Nowhere has my pain body showed up more than in my first months of pregnancy.
There have been moments where I’ve felt out of control, crying at a whim, entirely driven by my emotions.
My shadow side showed up in full force—with fears, feelings of inadequacy, jealousy, lack of trust, anger and emotions I didn’t even know the names of.
My pregnancy has been a paradox of expansive joy, but also a deep invitation into the darkness within me.
It’s a journey inwards, one I can only take alone—although I am no longer physically alone.
In a trauma-informed yoga course I took, I learned that I will be able to experience joy only to the same extent and depth that I am willing to allow myself to go into and feel my own pain.
This piece of wisdom has stayed with me as a reminder that difficult emotions have a purpose when they show up in my life. They are my greatest teachers and catalysts for transformation.
I admit that as a woman and as a birth worker I had no idea of the extent and range of emotions that I would experience during pregnancy—from pure bliss to deep sadness. I also couldn’t possibly expect my partner to understand the depth of these emotions, yet at times I still did, only to be let down.
The adjustment of going from career-oriented single woman to being partnered up and not working while pregnant has been a challenging transition. I saw how I based so much of my self-worth on my level of productivity and accomplishments. I was comparing myself to my partner as he went away for personal growth courses and started training for a two-day race at about the same time that he decided to do a physical health challenge. Although many of these activities greatly interested me, in pregnancy they were not necessarily options.
All this was going on while my body worked silently, without a whole lot of external noise, to create a new life.

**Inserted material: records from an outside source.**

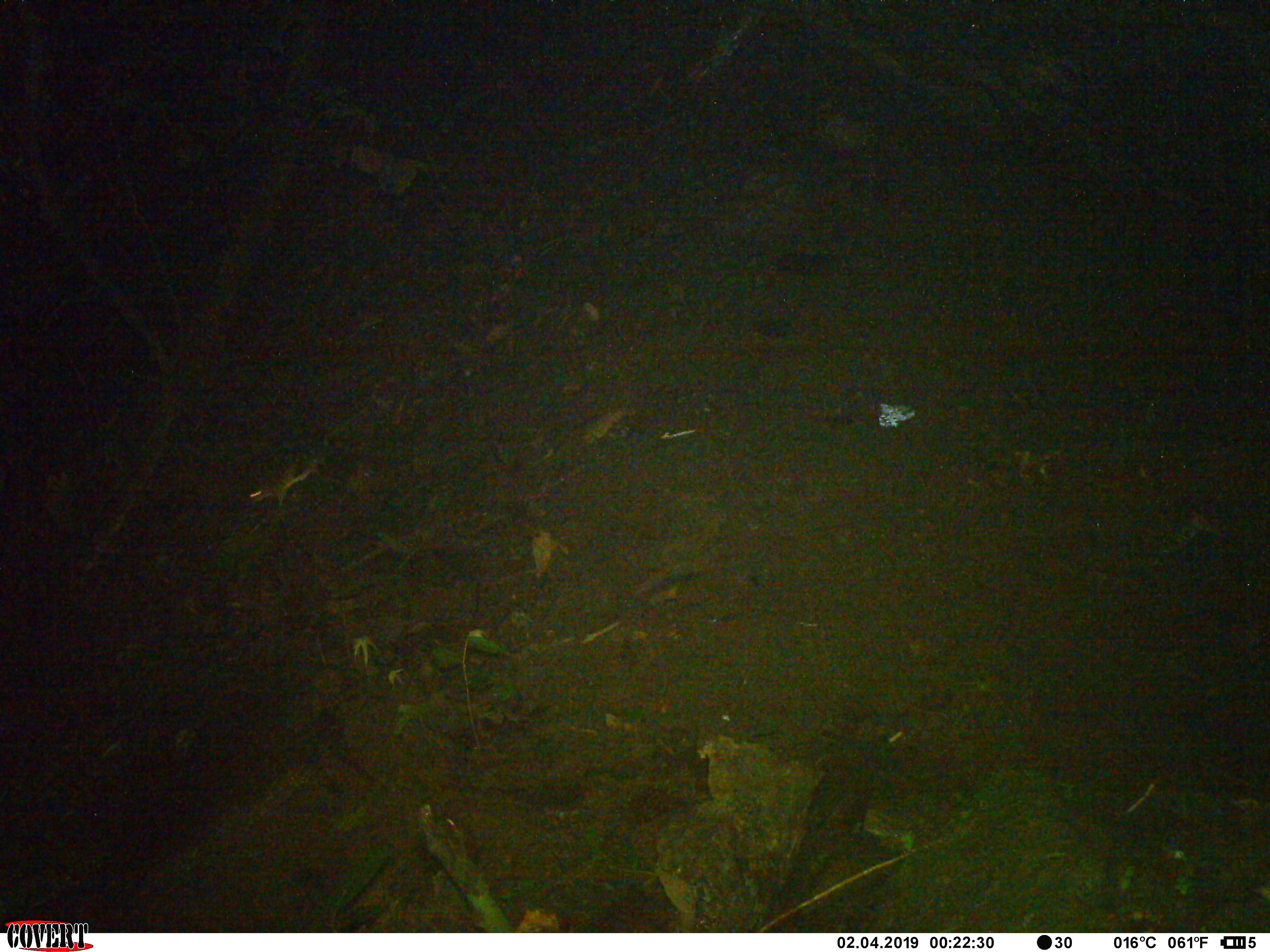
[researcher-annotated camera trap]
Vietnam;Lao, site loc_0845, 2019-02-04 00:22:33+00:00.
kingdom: Animalia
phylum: Chordata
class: Mammalia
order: Rodentia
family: Muridae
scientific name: Muridae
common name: old-world mice and rats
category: unidentified murid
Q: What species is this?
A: Unidentified murid (old-world mice and rats) (Muridae).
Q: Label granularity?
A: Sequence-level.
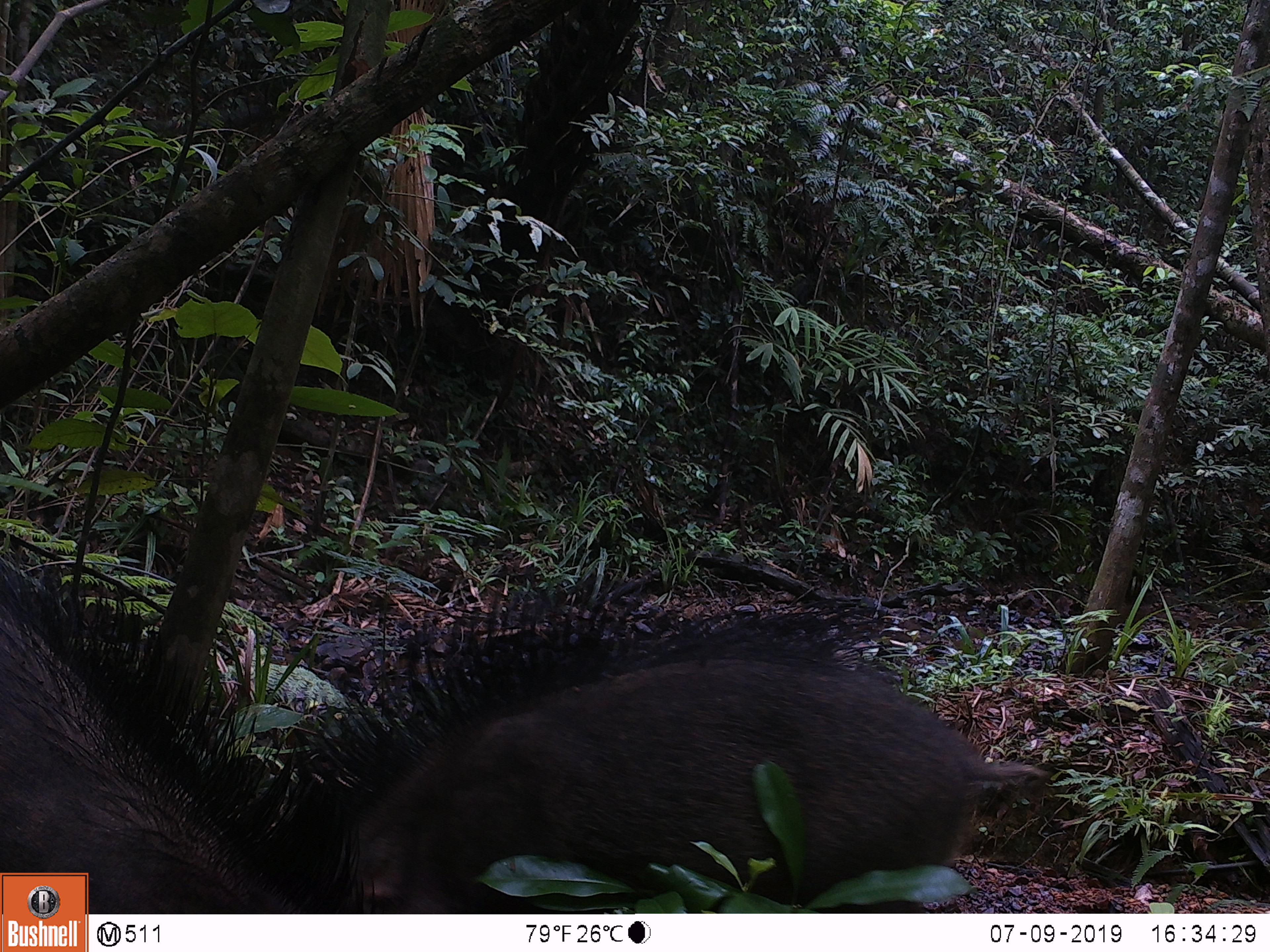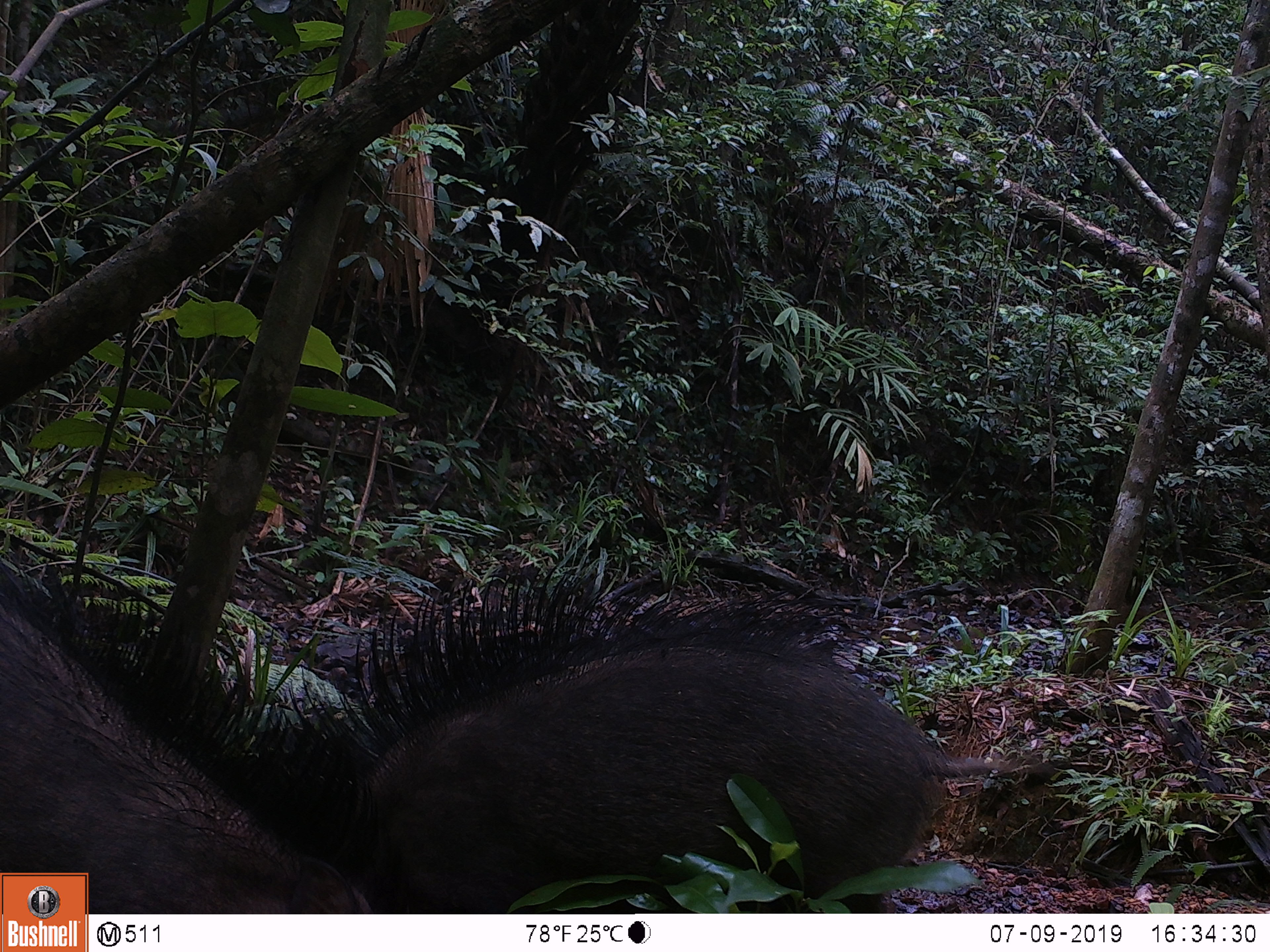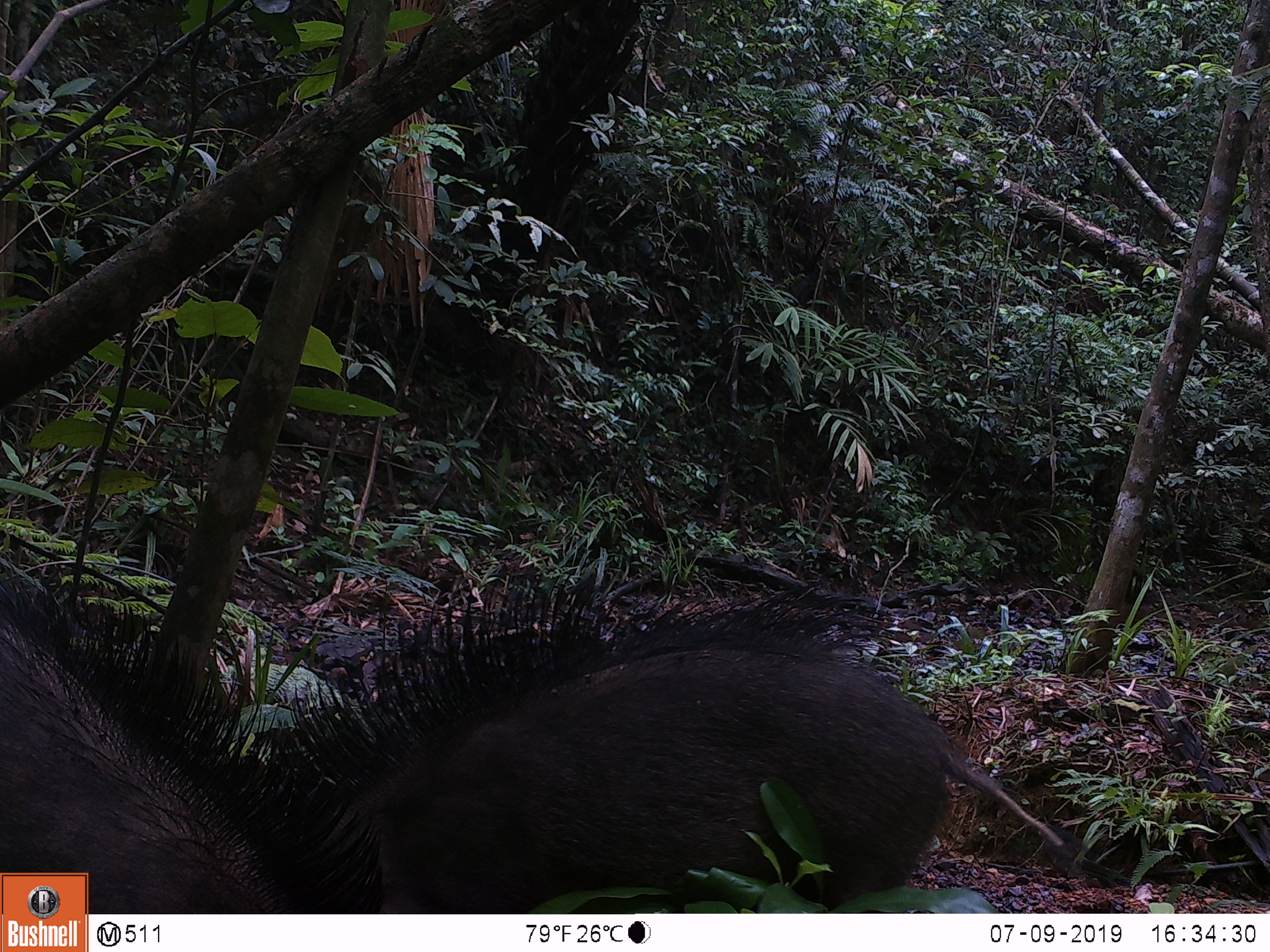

Used to being a producer and accomplisher, for the first time in my life, I was completely without motivation. In fact all I wanted to do was sleep my first few months of pregnancy.
As hard as it is to admit, the thought of walking the dog one block to the small park across the street from our home was too much most days.
As a practicing doula and aspiring midwife I had always believed that during my pregnancy I would meditate and practice yoga daily as well as eat perfectly healthily for my baby, which was not that far off from my regular practices prior to pregnancy.
Yet in my first trimester of pregnancy, I had little energy to meditate and didn’t cook a single meal for three months. Instead we had many nights of ordering in pepperoni pizza. I judged myself for all this and even felt shame, yet felt without energy to change these behaviors. No one had explained to me the level of exhaustion I might feel and I felt the constant need to justify myself.
My pain body during pregnancy was at times overpowering. At first I had the tendency to blame and project onto my partner. However, at my core and later at a more conscious level, I was deeply aware that all these shadow emotions grounded in fear were actually things that I owned and that there was in fact no one outside of myself to blame.
With this heightened awareness and lack of distraction—even reading a book was more than I wanted to take on—all I could do was sit and feel these emotions, talk to friends and mothers and, ultimately, be willing to acknowledge and work to release them.
So that was what I did.
While at times it was particularly devastating to feel the depth of the ugliness of my own emotions, somewhere in the back of my mind I knew that claiming and taking responsibility for them as my own was a gift. I knew that in order to release old emotions I had to feel them.
My body and its hormones know exactly what they are doing and there is a physical and spiritual purpose to it all. In pregnancy my hormones, chemistry and divine wisdom of my body serve my spirit to bring to the surface these parts of myself that are ready to be shed—the feelings of fear and inadequacy. Feelings that I am sometimes unaware I’m even carrying.
It is only in facing my darkest insides, being willing to see them clearly for what they are, sitting with the pain, and allowing the feelings to come, that there can be any transformation. As a dear friend of mine put it when we were talking over coffee one day, “Our emotional contractions will birth us.”
The evolution and creation of new life in pregnancy and in birth is not just physical but spiritual and emotional as well as paradoxical.
It was only in stillness, without covering over or outside distractions, that these unknown, and often unwelcome parts of myself could more fully emerge.
Without judgment, I can give myself the gift that my body and psyche were asking for and at times demanding. My body called me to be still and quiet in those first few months to allow what I previously wouldn’t allow myself to see.
In choosing to be present and conscious for the pregnancy and birth of my child, I must also be present for myself.
In giving physical birth to a new soul, I also am presented with the opportunity to give spiritual birth to an evolved self, one that is closer to my true essence. Only to the extent that I have been willing to face my darkness have I been more deeply capable of releasing and expanding, moving deeper into joy and deeper into love.
These emotional contractions guide me deeper into the truth of who I am.